The issue with bringing him to the Lions goes even deeper then that. The reason so many Lion fans want Gaither is to replace Jeff Backus at LT, and this makes sense from the “adding an ace helps the whole rotation” argument. If Gaither takes over at LT, Backus can move to guard or RT, and your whole OL is better.

Backus has been a target of Lion fans for years now and not totally without cause, though not all of it was Backus’ fault. While we can’t call Backus a true franchise LT, he is among the better LTs in the NFL.

While I don’t buy completely into Schwartz’s belief that Backus should have gotten votes for the Pro Bowl, I do buy into the idea that Backus is doing a very solid job. He is an outstanding run blocker, and while we all wish he was a little quicker on those edge rushers, he actually does a very good job.

He’s not a top-five LT for me, but he might be top-10 and certainly top-15. That doesn’t mean a team can’t upgrade the position, but it does mean you don’t count LT as a top need on a 2-14 team.

But it goes deeper then need or even want with Jeff Backus. For one, he is clearly respected among his teammates as one of the hardest workers who always does his job to the best of his ability. This is a guy that through various injuries, new schemes, and even an 0-16 season has always taken his spot as the starting LT for nine years and never missed a game.

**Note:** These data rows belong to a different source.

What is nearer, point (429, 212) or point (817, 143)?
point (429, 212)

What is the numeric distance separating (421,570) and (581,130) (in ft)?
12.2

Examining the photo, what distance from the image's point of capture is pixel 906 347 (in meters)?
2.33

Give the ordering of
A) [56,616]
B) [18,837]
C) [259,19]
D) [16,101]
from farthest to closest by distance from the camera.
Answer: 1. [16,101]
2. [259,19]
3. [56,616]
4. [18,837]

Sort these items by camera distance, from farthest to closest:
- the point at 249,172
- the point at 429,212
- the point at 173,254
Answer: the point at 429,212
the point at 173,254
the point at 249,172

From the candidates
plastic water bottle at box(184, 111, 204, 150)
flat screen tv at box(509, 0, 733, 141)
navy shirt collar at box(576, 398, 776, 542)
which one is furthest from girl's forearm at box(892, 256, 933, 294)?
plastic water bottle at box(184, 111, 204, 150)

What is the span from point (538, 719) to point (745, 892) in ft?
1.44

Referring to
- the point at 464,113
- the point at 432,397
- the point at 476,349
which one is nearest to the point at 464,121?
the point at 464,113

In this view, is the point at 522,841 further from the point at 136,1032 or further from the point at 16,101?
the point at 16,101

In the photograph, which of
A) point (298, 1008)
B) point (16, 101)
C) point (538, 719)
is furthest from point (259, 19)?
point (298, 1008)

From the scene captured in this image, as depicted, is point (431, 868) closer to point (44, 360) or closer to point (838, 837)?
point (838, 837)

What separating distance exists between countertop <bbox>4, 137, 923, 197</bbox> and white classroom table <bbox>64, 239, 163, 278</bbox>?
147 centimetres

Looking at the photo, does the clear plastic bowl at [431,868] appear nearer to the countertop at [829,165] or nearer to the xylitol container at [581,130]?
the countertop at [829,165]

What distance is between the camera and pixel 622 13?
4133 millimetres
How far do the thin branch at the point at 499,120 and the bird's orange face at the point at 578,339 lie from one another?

He’s a student of the game and tireless in perfecting his craft.

In other words, he is exactly what Schwartz is preaching to his team: The only way out of this mess is hard work and dedication to the cause.

If you bring in Gaither, the question is not can we get him motivated; the question becomes how we will motivate the rest of the team if we replace maybe the most respected player in the clubhouse with someone of questionable heart.

Players respect it when a fellow player is beaten out by someone who has put in the effort to earn it, but they have to question why they should work that hard if they believe the team would replace them with a player who merely flashes potential. The mantra has to be work hard every day and good things will happen.

I go back to Friedgen’s quote and how he saw Gaither’s work ethic as an attack on his credibility, and we have to wonder if it wouldn’t be the same threat for Schwartz. I have nothing against taking some chances on a talented player who was looking for a chance to prove himself. However, that is not the situation with Gaither.

First you have the compensation for the Ravens, and then you have to consider that he will want a long-term contract at LT price. Considering Drew Rosenhaus is his agent and he still has plenty to prove, I wouldn’t be in any hurry to sign him to anything.

The Lions culture is still evolving and far too fragile to endanger it by bringing in Gaither for my taste. In my mind I’m channeling Nancy Reagan, and I'm going to “just say no.”